> TAREA A REALIZAR
Vuelve a escribir más corto el párrafo del fragmento que empieza «Entre las razones que indujeron a Moisés», sin perder sus datos principales.

Entre las razones que indujeron a Moisés a decretar el «descanso del Santo Sábado» se cuenta el hecho —que al parecer él debía conocer muy bien— de que el sábado (es decir, el día de Saturno) es «inadecuado para cualquier acción, ya sea civil o militar, pero sumamente apropiado para la contemplación». Si el Ovide moralisé interpreta, por ejemplo —«propter aliquam similitudinem», como diría Tomás de Aquino—, la historia de Europa raptada por el toro y sujetándose a uno de sus cuernos diciendo que «significa» la redención del alma, firme en la fe, por Cristo, Ficino (en una importante epístola titulada Prospera in fato fortuna, vera in virtute felicitas. «la buena suerte la dan los hados, la verdadera felicidad se funda en la virtud») emplea el mismo verso, significare, para intentar demostrar que «todos los cielos están dentro de nosotros»: «en nosotros (in nobis) la Luna significa el continuo movimiento de la mente y el cuerpo; Marte, la celeridad; Saturno, la lentitud; Mercurio, la razón; y Venus, la humanidad». Y en un poema astro-mitológico de uno de sus íntimos, Lorenzo Buonincontri, el poeta. que ha entrado en la «tercera órbita» de los cielos, no sólo invoca a la rectora de esta órbita, Venus, juntamente con la Virgen María, sino que además saluda a la sancta Dei genitrix como a una «diosa de las diosas» (diva dearum) a quien él, en obras anteriores, «a menudo había osado dirigirse bajo el nombre ficticio de Venus». No es extraño que semejante filosofía, que permitía al humanista llegar a un acuerdo con la teología, al científico con la metafísica, al moralista con las flaquezas de la humanidad, y a los hombres y mujeres de mundo con las «cosas del espíritu», alcanzara un éxito solamente comparable al del psicoanálisis en nuestros días. .Lo mismo que coadyuvó a dar forma al pensamiento de Erasmo de Rotterdam (cuyo Elogio de la estulticia finaliza en una nota muy seria y esencialmente neoplatónica), León Hebreo, Kepler, Patrízzi y Giordano Bruno (inclusive tuvo parte en el descubrimiento de la circulación pulmonar por Miguel Servet), y que influyó profundamente sobre el enfoque de lo que ahora llamaríamos critica literaria, musicología y estética, sirvió también para producir —sobre todo en el ambiente más ginocrátíco del norte de Italia— una avalancha de Diálogos sobre el amor que yo una vez, en un momento de euforia, califiqué de mezcla de Petrarca y Emily Post, vestida de un lenguaje neoplatónico.

> ENTRADAS EXTRAÍDAS
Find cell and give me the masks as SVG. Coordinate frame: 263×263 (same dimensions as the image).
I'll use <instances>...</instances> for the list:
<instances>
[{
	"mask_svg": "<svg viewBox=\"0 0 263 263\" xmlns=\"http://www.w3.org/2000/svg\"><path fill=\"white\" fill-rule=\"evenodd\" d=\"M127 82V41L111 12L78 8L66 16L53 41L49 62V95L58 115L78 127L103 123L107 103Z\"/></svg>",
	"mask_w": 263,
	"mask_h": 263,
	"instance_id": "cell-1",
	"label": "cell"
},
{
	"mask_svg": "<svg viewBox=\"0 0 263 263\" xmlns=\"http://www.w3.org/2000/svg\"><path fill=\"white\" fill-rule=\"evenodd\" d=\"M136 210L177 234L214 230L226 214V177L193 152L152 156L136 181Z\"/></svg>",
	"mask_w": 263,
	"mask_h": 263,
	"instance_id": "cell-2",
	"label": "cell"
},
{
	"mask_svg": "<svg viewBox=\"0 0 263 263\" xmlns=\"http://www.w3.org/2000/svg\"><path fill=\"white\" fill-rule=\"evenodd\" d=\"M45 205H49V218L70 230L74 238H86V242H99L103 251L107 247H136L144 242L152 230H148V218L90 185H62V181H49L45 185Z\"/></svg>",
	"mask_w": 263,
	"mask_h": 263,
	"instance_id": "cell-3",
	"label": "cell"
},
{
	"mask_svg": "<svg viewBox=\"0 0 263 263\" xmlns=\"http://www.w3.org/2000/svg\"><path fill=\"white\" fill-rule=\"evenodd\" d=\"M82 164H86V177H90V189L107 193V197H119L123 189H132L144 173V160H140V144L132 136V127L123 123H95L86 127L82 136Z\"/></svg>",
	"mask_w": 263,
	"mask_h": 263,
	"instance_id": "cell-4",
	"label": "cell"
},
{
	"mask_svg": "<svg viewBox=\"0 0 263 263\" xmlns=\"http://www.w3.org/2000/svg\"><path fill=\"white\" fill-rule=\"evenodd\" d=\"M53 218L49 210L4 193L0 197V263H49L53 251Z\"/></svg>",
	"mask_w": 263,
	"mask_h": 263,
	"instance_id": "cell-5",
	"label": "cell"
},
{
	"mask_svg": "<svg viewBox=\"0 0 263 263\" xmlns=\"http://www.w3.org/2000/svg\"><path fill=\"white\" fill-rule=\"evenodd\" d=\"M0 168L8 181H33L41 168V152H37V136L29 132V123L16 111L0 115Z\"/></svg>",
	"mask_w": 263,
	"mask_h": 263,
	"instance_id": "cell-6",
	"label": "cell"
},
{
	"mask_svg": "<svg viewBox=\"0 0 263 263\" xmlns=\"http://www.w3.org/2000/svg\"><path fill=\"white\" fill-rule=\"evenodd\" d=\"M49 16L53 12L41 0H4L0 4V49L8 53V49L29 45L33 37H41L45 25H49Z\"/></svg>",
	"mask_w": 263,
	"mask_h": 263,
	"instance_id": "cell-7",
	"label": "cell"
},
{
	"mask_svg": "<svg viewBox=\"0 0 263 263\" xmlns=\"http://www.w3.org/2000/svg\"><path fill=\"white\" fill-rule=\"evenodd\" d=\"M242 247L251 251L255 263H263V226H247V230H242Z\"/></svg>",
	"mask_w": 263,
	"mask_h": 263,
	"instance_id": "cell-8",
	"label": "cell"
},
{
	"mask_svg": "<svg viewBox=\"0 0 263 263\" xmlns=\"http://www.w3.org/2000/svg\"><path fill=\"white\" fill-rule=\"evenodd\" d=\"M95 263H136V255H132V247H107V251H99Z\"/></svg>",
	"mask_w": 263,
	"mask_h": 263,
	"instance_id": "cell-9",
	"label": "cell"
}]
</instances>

> RESPUESTA DEL EJERCICIO
Moisés decretó el descanso del sábado, entre otras razones, porque ese día, el de Saturno, era inadecuado para cualquier acción civil o militar y muy apropiado para la contemplación. El Ovide moralisé lee el rapto de Europa por el toro como la redención del alma, firme en la fe, por Cristo. Del mismo modo, Ficino usa significare en la epístola Prospera in fato fortuna, vera in virtute felicitas para sostener que «todos los cielos están dentro de nosotros». Así, la Luna es el movimiento continuo de mente y cuerpo; Marte, la rapidez; Saturno, la lentitud; Mercurio, la razón, y Venus, la humanidad. Lorenzo Buonincontri, íntimo de Ficino, escribió un poema astro-mitológico. En él, al entrar en la tercera órbita, invoca a Venus junto con la Virgen María y saluda a esta como «diosa de las diosas», a quien antes había llamado Venus. Esta filosofía ponía de acuerdo al humanista con la teología, al científico con la metafísica, al moralista con las flaquezas humanas y a la gente de mundo con lo espiritual. Por eso tuvo un éxito solo comparable al del psicoanálisis hoy. Ayudó a formar el pensamiento de Erasmo de Rotterdam, León Hebreo, Kepler, Patrízzi y Giordano Bruno. También tuvo parte en el descubrimiento de la circulación pulmonar por Miguel Servet e influyó en la crítica literaria, la musicología y la estética. Además produjo, sobre todo en el norte de Italia, una avalancha de Diálogos sobre el amor, que quien escribe llamó una vez mezcla de Petrarca y Emily Post con lenguaje neoplatónico.